As a writer (blogger?), I find this personally offensive because AI threatens the future of my job/industry, and asking a program to regurgitate internet sludge is tremendously lame. Bullshitting was the easiest thing to do out of any of my college homework, and it’s like 75 percent of the reason why I’m the writer that I am today (for better or for worse). I once BS’d an entire research paper, got a D+ on it, and then got that bumped up to a C after my submission was the only one that prompted any discussion. Homie had to stop my presentation because people were so infatuated that there wouldn’t have been enough time for the rest of the class to go.
It’s among my crowning achievements in my time at the University of Nebraska at Omaha next to penning a creative nonfiction essay/rant that the professor dubbed a progressive critique of the medium. So, yeah, I think every student could use an intro to bullshitting because it’s a real-world skill.
But enough about that. Back to Dunne.
LSU releases statement about using AI for homework
Dunne’s 10-second reel was enough for LSU to issue a statement about AI (via The Advocate).
“At LSU, our professors and students are empowered to use technology for learning and pursuing the highest standards of academic integrity. However, using AI to produce work that a student then represents as one’s own could result in a charge of academic misconduct, as outlined in the Code of Student Conduct.”
Even though the school didn’t single her out by name, their timing was hardly a coincidence. Dunne is likely the most popular athlete at LSU, with more than 10 million followers between TikTok and Instagram. She’s inspired hordes of fans due to Louisianans’ obsession with gymnastics and men’s obsession with blondes. (If you were looking for a dumb blonde joke, think again.
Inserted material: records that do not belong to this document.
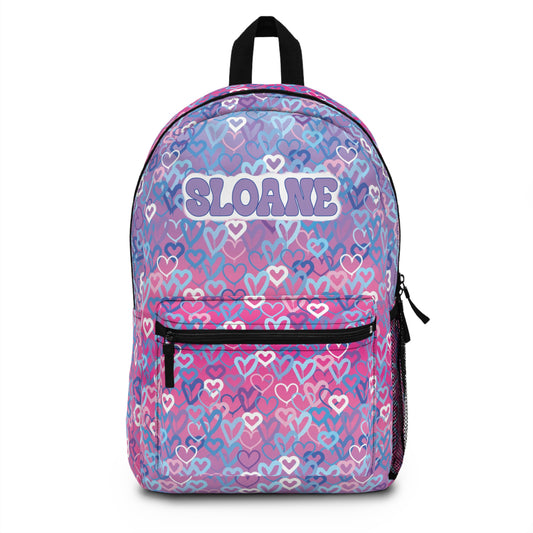 Heart Drips Backpack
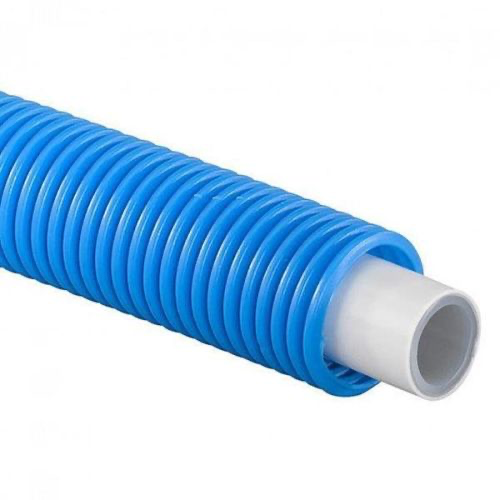 [83620203] Begetube meerlagenbuis duo xs blauw 20x2 rol 50m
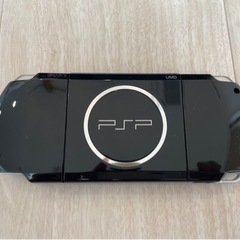 PSP3000 ジャンク + ソフト3本の画像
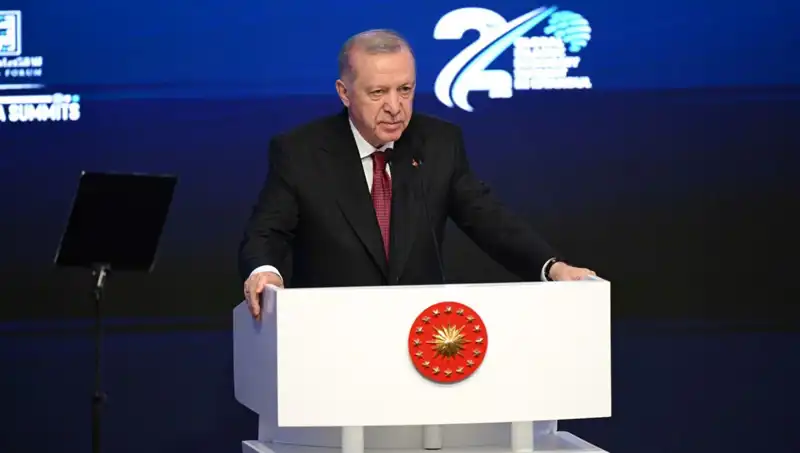 Cumhurbaşkanı Erdoğan, Faizsiz Ekonomi Hedefini Yeniden Vurguladı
That’s lazy and offensive — so a perfect use of ChatGPT.)
Of course, the university is going to avoid anything that would jeopardize the eligibility of someone who makes them gobs of revenue, and Dunne basically mints money for them. If college athletics wasn’t a cesspool of immoral quandaries, an investigation would already have been opened.
Anybody who watched the John Oliver segment on AI knows how normalized the burgeoning tech is among high school and college students, and Dunne’s post was a perfect example of someone doing exactly that. In my experience, teachers appreciate an honest bullshitter over a dishonest honor roll student any day, and if Livvy didn’t want to write her term paper, she could’ve at least paid (or just asked) some nerd to write it for her like people (not me) used to do in the late aughts.